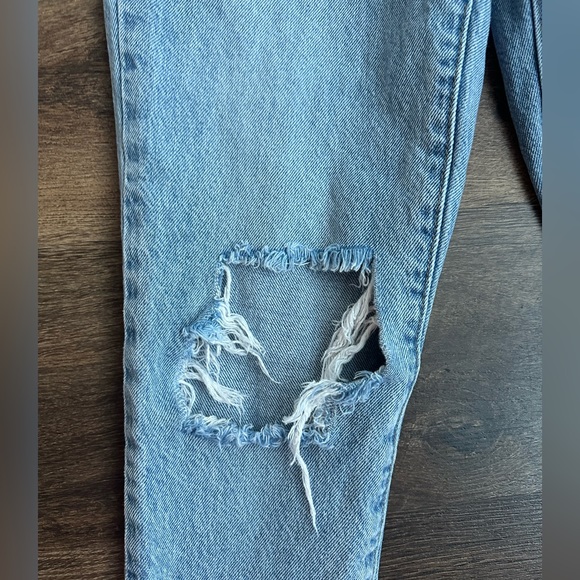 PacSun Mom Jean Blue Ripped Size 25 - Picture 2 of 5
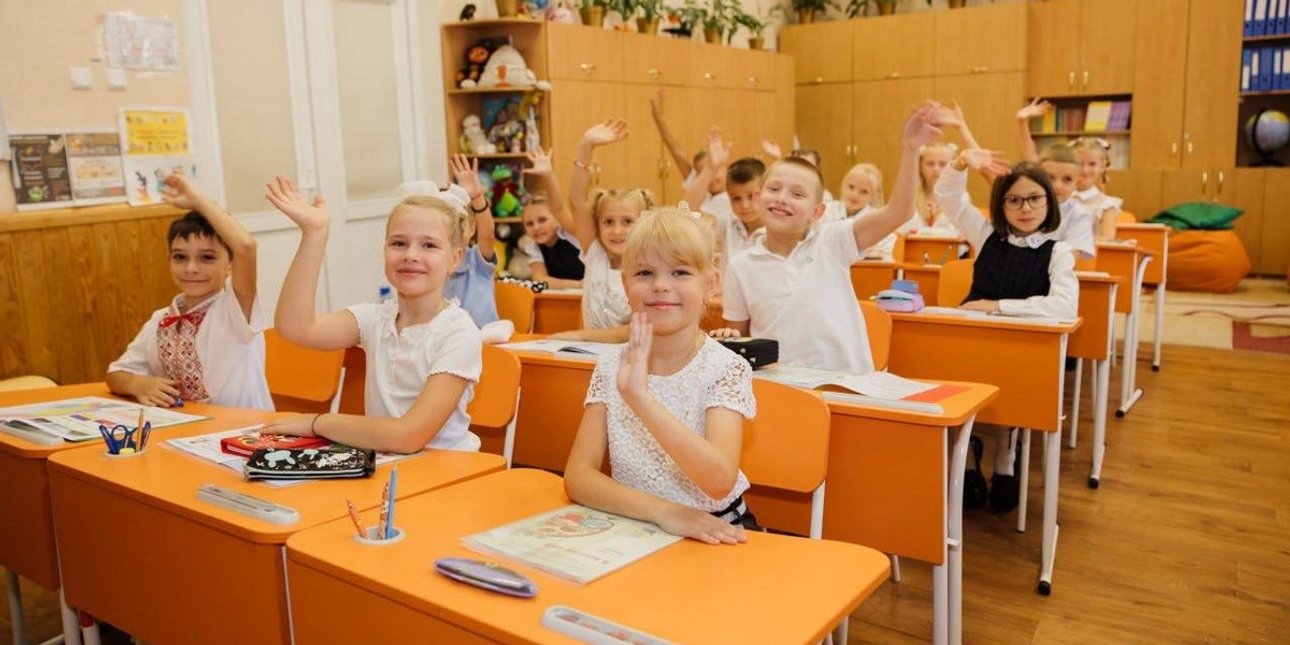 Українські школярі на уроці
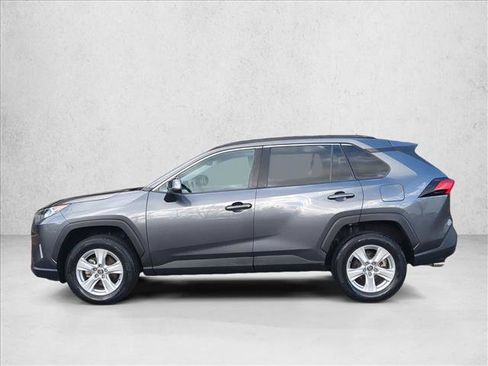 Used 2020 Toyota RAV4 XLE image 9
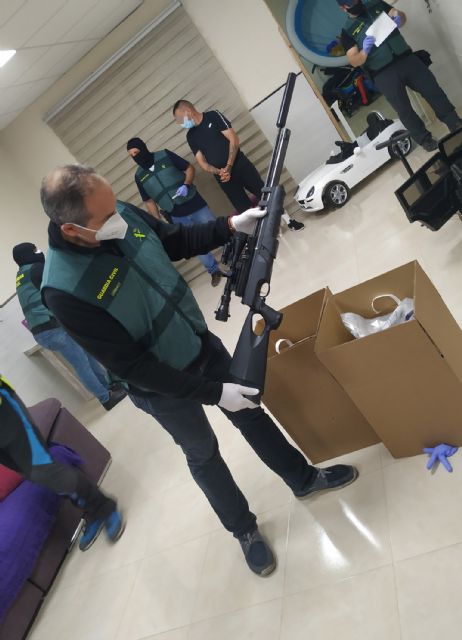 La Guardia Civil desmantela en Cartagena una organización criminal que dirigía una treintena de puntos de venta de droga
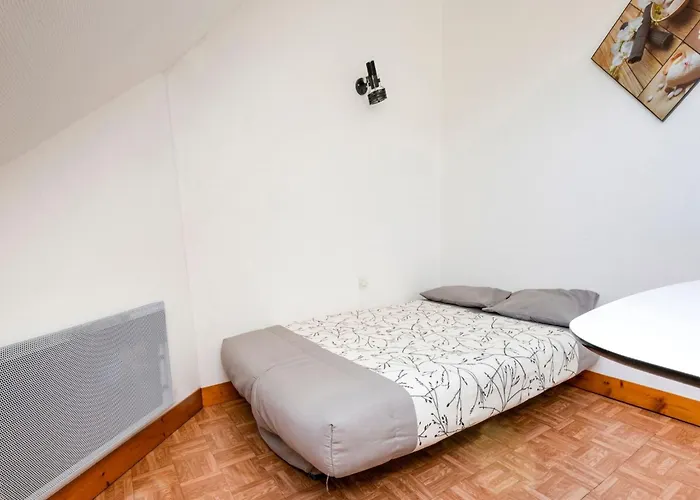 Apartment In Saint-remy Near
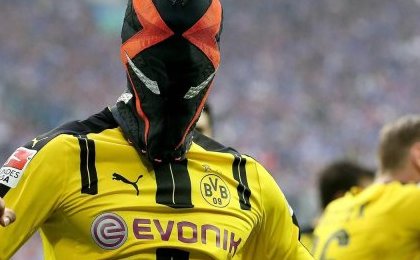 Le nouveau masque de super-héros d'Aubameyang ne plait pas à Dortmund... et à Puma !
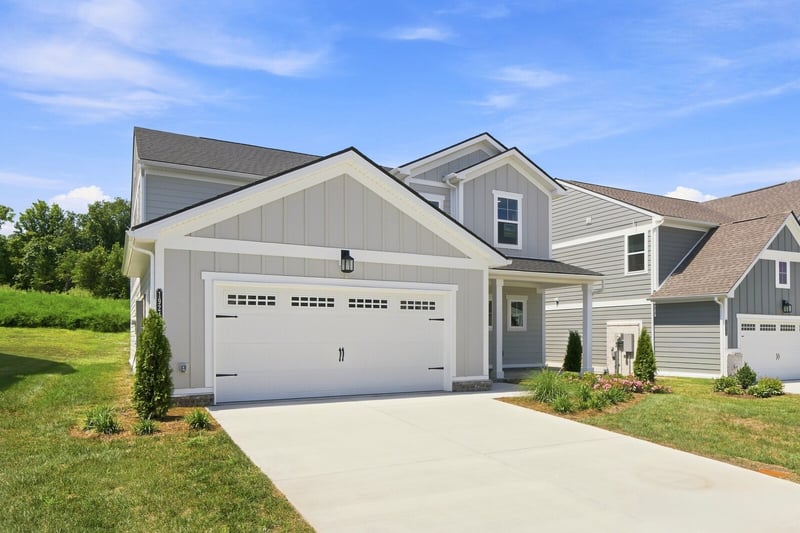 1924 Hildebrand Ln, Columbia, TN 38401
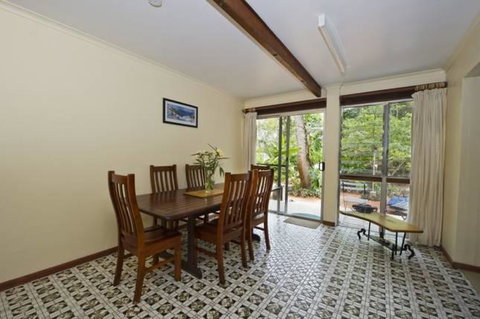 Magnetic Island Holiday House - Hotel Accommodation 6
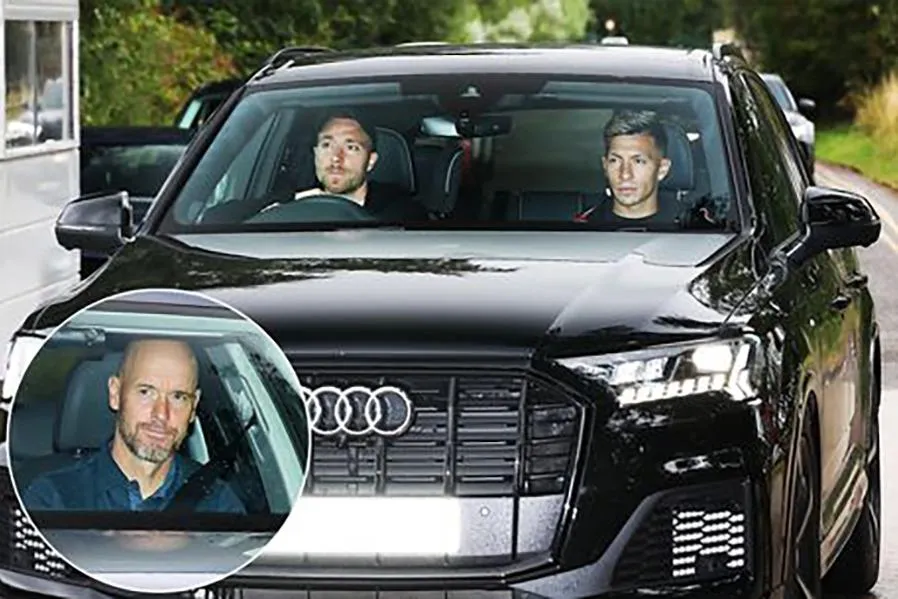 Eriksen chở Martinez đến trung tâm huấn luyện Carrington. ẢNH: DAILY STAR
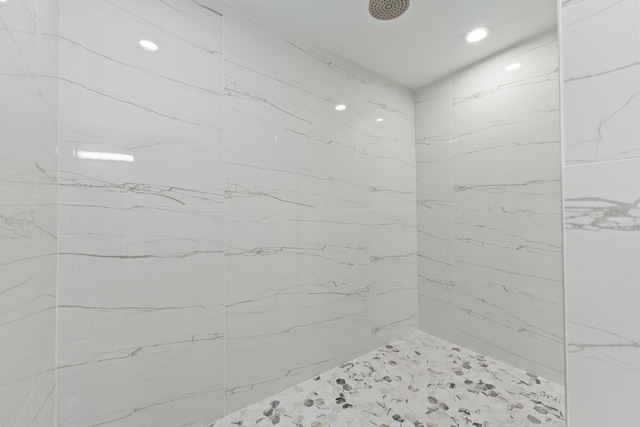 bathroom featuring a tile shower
---
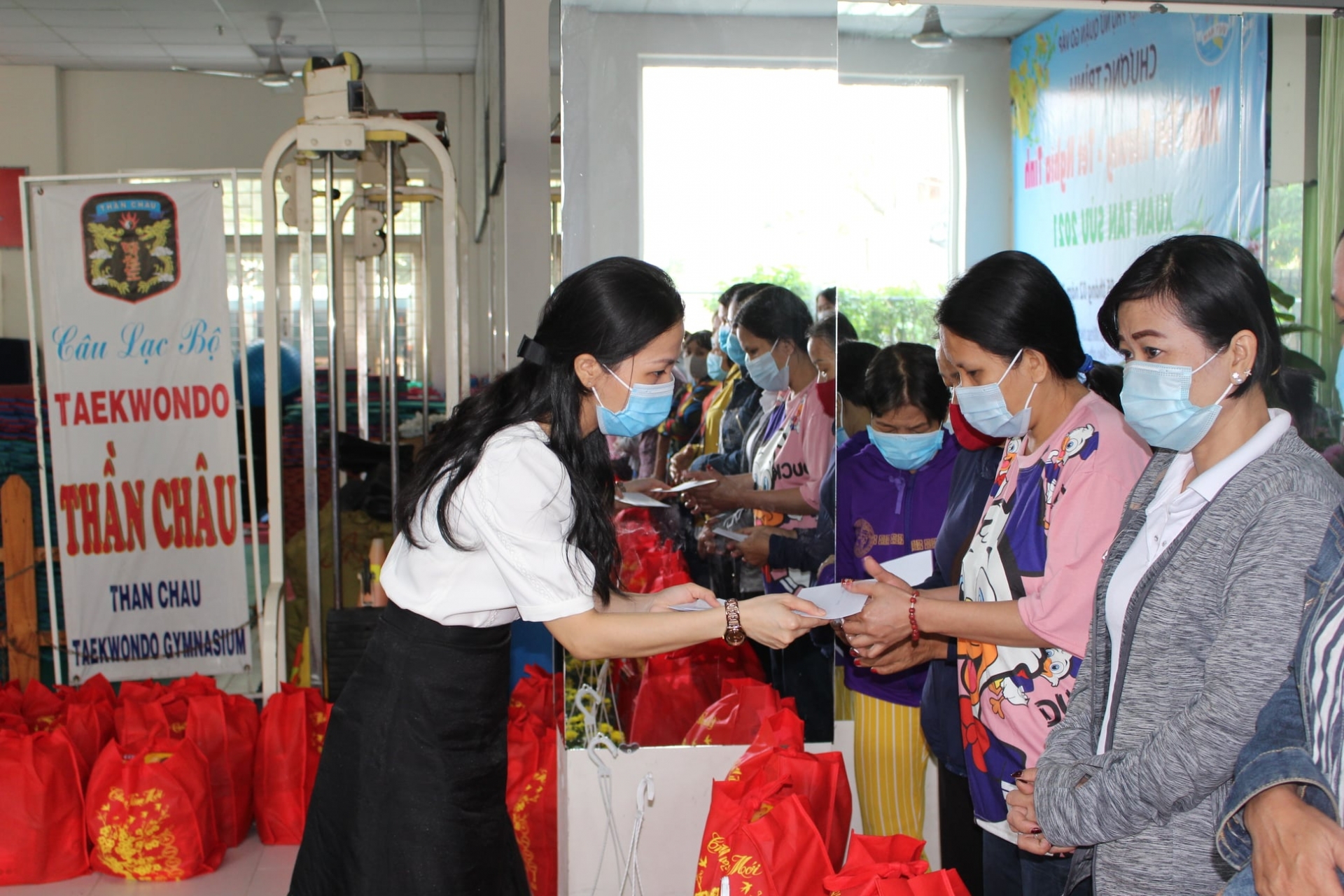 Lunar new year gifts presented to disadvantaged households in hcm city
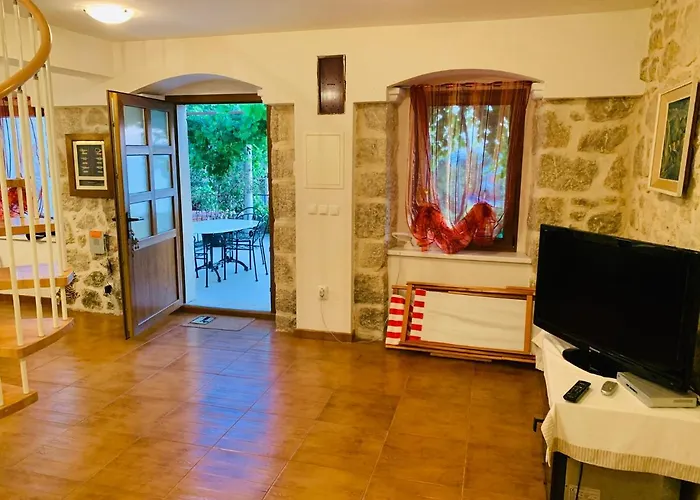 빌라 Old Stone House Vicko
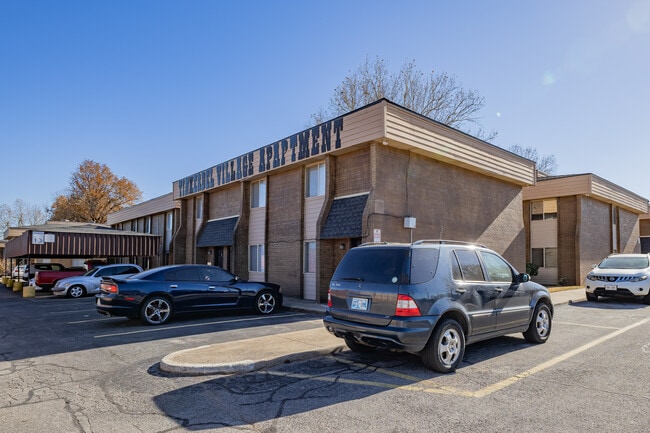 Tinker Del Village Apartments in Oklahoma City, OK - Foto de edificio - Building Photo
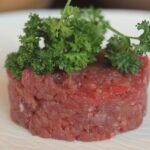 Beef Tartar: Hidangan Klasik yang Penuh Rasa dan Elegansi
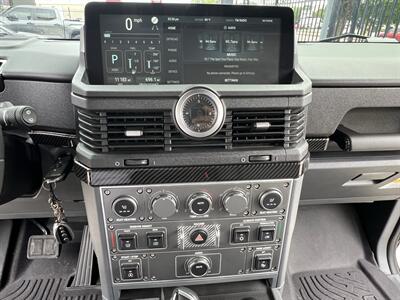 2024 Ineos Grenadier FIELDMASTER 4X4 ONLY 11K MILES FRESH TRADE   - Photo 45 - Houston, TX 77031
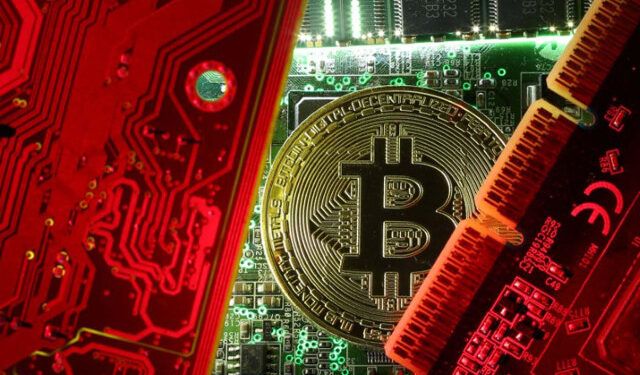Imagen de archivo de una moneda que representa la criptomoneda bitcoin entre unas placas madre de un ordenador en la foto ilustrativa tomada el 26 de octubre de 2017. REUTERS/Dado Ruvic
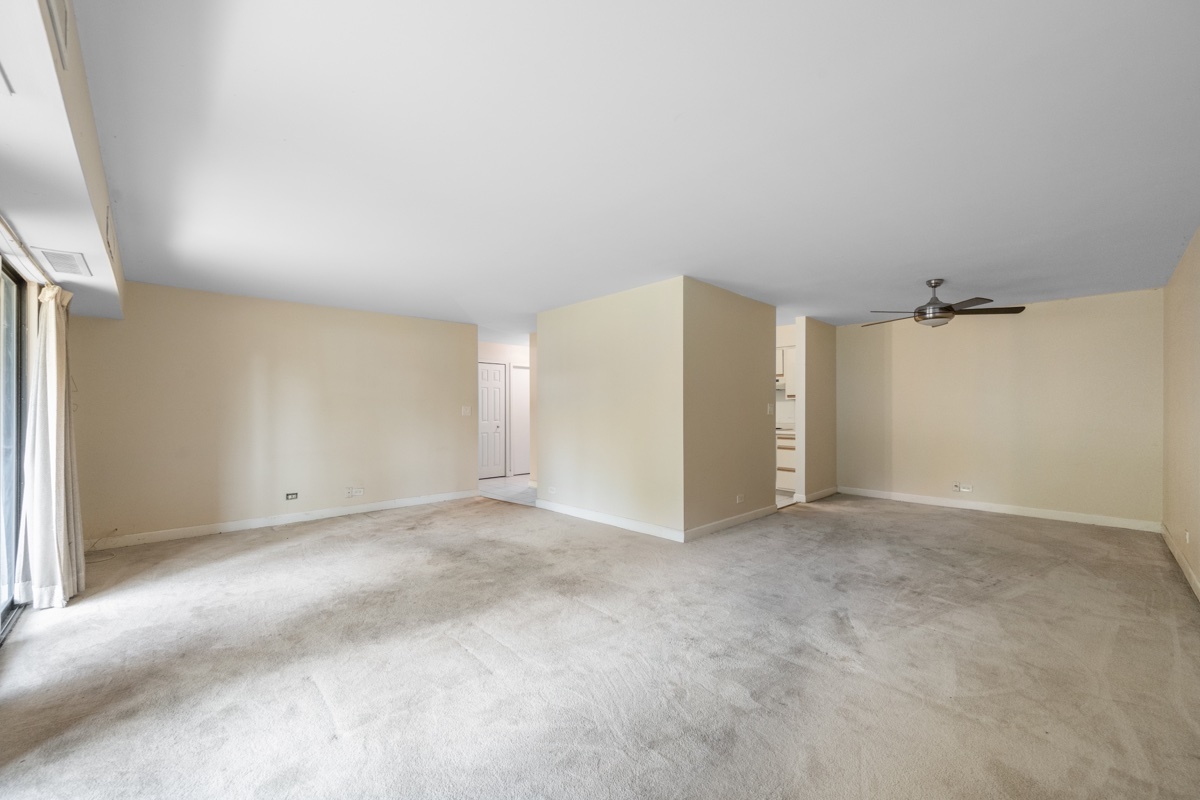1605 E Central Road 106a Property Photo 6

● Try it
Repeat, without pictures, exactly the lines of the data above from the one containing "빌라 Old Stone House Vicko" through the one containing "1605 E Central Road 106a Property Photo 6", including both and adding nothing.

● Expected output
 빌라 Old Stone House Vicko
 Tinker Del Village Apartments in Oklahoma City, OK - Foto de edificio - Building Photo
 Beef Tartar: Hidangan Klasik yang Penuh Rasa dan Elegansi
 2024 Ineos Grenadier FIELDMASTER 4X4 ONLY 11K MILES FRESH TRADE   - Photo 45 - Houston, TX 77031
Imagen de archivo de una moneda que representa la criptomoneda bitcoin entre unas placas madre de un ordenador en la foto ilustrativa tomada el 26 de octubre de 2017. REUTERS/Dado Ruvic
1605 E Central Road 106a Property Photo 6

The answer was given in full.